> [Given passage]:
* * *

= User modeling =

Creating a data structure representing a user

User modeling is the subdivision of human–computer interaction which describes the
process of building up and modifying a conceptual understanding of the user. The main goal of user modeling is customization and adaptation of systems to the user's specific needs. The system needs to "say the 'right' thing at the 'right' time in the 'right' way". To do so it needs an internal representation of the user. Another common purpose is modeling specific kinds of users, including modeling of their skills and declarative knowledge, for use in automatic software-tests. User-models can thus serve as a cheaper alternative to user testing but should not replace user testing.

== Background ==

A user model is the collection and categorization of personal data associated with a specific user. A user model is a (data) structure that is used to capture certain characteristics about an individual user, and a user profile is the actual representation in a given user model. The process of obtaining the user profile is called user modeling. Therefore, it is the basis for any adaptive changes to the system's behavior. Which data is included in the model depends on the purpose of the application. It can include personal information such as users' names and ages, their interests, their skills and knowledge, their goals and plans, their preferences and their dislikes or data about their behavior and their interactions with the system.

There are different design patterns for user models, though often a mixture of them is used.
- Static user models
Static user models are the most basic kinds of user models. Once the main data is gathered they are normally not changed again, they are static. Shifts in users' preferences are not registered and no learning algorithms are used to alter the model.
- Dynamic user models
Dynamic user models allow a more up to date representation of users. Changes in their interests, their learning progress or interactions with the system are noticed and influence the user models. The models can thus be updated and take the current needs and goals of the users into account.
- Stereotype based user models
Stereotype based user models are based on demographic statistics. Based on the gathered information users are classified into common stereotypes. The system then adapts to this stereotype. The application therefore can make assumptions about a user even though there might be no data about that specific area, because demographic studies have shown that other users in this stereotype have the same characteristics. Thus, stereotype based user models mainly rely on statistics and do not take into account that personal attributes might not match the stereotype. However, they allow predictions about a user even if there is rather little information about him or her.
- Highly adaptive user models
Highly adaptive user models try to represent one particular user and therefore allow a very high adaptivity of the system. In contrast to stereotype based user models they do not rely on demographic statistics but aim to find a specific solution for each user. Although users can take great benefit from this high adaptivity, this kind of model needs to gather a lot of information first.

== Data gathering ==

Information about users can be gathered in several ways. There are three main methods:

- Asking for specific facts while (first) interacting with the system
Mostly this kind of data gathering is linked with the registration process. While registering users are asked for specific facts, their likes and dislikes and their needs. Often the given answers can be altered afterwards.

* * *

> [Materials provided]:

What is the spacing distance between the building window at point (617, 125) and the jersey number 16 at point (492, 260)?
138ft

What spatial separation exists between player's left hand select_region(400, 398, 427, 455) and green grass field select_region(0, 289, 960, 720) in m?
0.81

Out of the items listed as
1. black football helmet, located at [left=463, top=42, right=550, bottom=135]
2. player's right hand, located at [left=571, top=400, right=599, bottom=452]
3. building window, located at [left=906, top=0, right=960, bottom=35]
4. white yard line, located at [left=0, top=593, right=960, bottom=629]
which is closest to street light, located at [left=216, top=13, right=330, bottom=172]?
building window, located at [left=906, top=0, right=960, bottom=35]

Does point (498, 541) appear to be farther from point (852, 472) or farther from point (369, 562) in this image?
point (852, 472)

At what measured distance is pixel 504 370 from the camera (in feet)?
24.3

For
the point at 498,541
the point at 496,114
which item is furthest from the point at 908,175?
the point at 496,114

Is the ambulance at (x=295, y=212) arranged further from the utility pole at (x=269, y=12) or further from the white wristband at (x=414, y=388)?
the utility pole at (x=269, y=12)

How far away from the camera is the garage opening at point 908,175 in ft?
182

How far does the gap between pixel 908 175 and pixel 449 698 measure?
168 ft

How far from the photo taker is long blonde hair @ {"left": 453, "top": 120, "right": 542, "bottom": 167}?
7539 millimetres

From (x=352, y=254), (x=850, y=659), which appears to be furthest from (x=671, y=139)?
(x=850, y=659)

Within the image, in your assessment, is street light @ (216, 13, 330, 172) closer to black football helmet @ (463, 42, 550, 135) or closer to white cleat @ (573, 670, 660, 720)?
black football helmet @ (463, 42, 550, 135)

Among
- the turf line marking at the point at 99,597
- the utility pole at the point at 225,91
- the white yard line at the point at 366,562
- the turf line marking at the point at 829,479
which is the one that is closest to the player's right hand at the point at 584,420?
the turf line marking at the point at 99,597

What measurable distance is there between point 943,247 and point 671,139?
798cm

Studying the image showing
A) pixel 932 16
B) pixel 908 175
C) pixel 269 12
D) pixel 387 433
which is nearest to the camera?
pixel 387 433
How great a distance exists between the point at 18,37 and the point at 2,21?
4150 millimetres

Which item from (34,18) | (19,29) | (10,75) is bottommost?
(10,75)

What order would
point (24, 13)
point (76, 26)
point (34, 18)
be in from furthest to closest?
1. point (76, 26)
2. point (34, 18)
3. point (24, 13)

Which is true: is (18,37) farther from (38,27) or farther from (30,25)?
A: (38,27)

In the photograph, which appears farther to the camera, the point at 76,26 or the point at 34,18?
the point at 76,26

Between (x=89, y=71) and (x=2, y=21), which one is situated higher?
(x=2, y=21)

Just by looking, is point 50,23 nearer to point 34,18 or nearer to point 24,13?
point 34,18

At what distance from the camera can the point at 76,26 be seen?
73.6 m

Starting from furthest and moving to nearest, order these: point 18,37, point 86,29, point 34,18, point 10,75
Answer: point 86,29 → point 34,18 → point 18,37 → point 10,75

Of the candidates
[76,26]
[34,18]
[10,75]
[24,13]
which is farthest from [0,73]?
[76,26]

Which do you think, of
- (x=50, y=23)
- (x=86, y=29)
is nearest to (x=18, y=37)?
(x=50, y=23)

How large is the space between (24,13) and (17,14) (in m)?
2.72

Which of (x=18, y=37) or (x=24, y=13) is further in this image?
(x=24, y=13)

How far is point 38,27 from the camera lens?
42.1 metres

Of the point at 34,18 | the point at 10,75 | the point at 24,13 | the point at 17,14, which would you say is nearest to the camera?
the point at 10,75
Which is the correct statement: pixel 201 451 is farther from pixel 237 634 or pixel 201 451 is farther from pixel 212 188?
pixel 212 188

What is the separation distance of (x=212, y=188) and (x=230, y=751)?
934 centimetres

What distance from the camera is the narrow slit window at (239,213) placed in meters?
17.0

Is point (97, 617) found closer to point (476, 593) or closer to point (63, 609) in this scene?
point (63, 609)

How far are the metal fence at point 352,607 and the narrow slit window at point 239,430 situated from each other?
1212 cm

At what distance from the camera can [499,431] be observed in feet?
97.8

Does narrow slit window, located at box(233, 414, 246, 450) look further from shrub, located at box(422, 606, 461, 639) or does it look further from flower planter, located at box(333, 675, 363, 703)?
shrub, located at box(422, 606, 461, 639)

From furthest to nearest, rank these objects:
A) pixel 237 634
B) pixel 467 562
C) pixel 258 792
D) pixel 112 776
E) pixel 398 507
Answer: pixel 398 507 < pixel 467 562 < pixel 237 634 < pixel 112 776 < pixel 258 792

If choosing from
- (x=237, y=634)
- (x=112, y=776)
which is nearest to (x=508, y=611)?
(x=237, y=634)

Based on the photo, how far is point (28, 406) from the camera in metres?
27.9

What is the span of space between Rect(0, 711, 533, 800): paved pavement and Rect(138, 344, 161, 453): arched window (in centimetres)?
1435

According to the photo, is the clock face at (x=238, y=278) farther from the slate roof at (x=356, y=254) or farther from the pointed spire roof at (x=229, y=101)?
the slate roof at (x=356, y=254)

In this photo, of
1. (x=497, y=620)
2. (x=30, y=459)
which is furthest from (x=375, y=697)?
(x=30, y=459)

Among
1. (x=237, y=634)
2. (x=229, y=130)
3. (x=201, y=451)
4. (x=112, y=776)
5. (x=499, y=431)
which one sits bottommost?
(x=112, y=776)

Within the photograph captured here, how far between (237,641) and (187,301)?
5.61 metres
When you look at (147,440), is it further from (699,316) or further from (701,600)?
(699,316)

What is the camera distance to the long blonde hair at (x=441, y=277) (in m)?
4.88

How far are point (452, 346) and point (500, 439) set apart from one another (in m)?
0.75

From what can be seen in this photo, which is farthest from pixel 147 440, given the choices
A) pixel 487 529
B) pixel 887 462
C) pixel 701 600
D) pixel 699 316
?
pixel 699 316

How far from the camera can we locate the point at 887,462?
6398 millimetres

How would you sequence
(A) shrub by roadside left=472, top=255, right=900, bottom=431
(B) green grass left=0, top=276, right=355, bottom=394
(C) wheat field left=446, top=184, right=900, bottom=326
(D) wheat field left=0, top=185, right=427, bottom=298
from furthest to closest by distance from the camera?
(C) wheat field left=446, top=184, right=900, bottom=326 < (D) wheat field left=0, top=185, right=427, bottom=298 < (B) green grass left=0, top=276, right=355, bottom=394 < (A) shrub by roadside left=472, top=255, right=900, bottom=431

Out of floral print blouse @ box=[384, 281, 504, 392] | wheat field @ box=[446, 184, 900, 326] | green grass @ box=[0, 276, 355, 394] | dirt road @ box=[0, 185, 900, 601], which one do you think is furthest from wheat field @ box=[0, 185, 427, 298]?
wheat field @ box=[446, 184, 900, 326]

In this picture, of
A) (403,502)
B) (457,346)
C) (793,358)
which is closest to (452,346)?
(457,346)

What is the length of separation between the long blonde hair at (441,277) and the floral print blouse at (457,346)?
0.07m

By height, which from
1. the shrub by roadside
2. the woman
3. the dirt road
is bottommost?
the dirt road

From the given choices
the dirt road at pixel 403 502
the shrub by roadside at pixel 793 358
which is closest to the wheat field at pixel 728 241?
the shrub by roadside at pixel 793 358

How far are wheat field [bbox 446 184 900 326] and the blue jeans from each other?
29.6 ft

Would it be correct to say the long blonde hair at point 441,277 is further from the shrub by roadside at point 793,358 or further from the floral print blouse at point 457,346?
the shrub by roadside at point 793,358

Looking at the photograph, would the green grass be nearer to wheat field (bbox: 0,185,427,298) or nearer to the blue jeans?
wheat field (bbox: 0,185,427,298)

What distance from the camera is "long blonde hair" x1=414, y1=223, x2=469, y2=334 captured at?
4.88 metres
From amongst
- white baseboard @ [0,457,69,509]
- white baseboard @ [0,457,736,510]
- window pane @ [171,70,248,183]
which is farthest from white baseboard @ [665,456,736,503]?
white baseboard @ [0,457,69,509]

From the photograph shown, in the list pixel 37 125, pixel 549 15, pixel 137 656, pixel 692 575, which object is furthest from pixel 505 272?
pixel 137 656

* * *

> [Short task 1]:
Collect every line of the listing that contains the word "nearer", matching case exactly.
> [Short task 2]:
Carry the user modeling article forward from its final sentence.

> [Response 1]:
Just by looking, is point 50,23 nearer to point 34,18 or nearer to point 24,13?
Looking at the photograph, would the green grass be nearer to wheat field (bbox: 0,185,427,298) or nearer to the blue jeans?

> [Response 2]:
- Learning users' preferences by observing and interpreting their interactions with the system
In this case users are not asked directly for their personal data and preferences, but this information is derived from their behavior while interacting with the system. The ways they choose to accomplish a tasks, the combination of things they takes interest in, these observations allow inferences about a specific user. The application dynamically learns from observing these interactions. Different machine learning algorithms may be used to accomplish this task.
- A hybrid approach which asks for explicit feedback and alters the user model by adaptive learning
This approach is a mixture of the ones above. Users have to answer specific questions and give explicit feedback. Furthermore, their interactions with the system are observed and the derived information are used to automatically adjust the user models.

Though the first method is a good way to quickly collect main data it lacks the ability to automatically adapt to shifts in users' interests. It depends on the users' readiness to give information and it is unlikely that they are going to edit their answers once the registration process is finished. Therefore, there is a high likelihood that the user models are not up to date. However, this first method allows the users to have full control over the collected data about them. It is their decision which information they are willing to provide. This possibility is missing in the second method. Adaptive changes in a system that learns users' preferences and needs only by interpreting their behavior might appear a bit opaque to the users, because they cannot fully understand and reconstruct why the system behaves the way it does. Moreover, the system is forced to collect a certain amount of data before it is able to predict the users' needs with the required accuracy. Therefore, it takes a certain learning time before a user can benefit from adaptive changes. However, afterwards these automatically adjusted user models allow a quite accurate adaptivity of the system. The hybrid approach tries to combine the advantages of both methods. Through collecting data by directly asking its users it gathers a first stock of information which can be used for adaptive changes. By learning from the users' interactions it can adjust the user models and reach more accuracy. Yet, the designer of the system has to decide, which of these information should have which amount of influence and what to do with learned data that contradicts some of the information given by a user.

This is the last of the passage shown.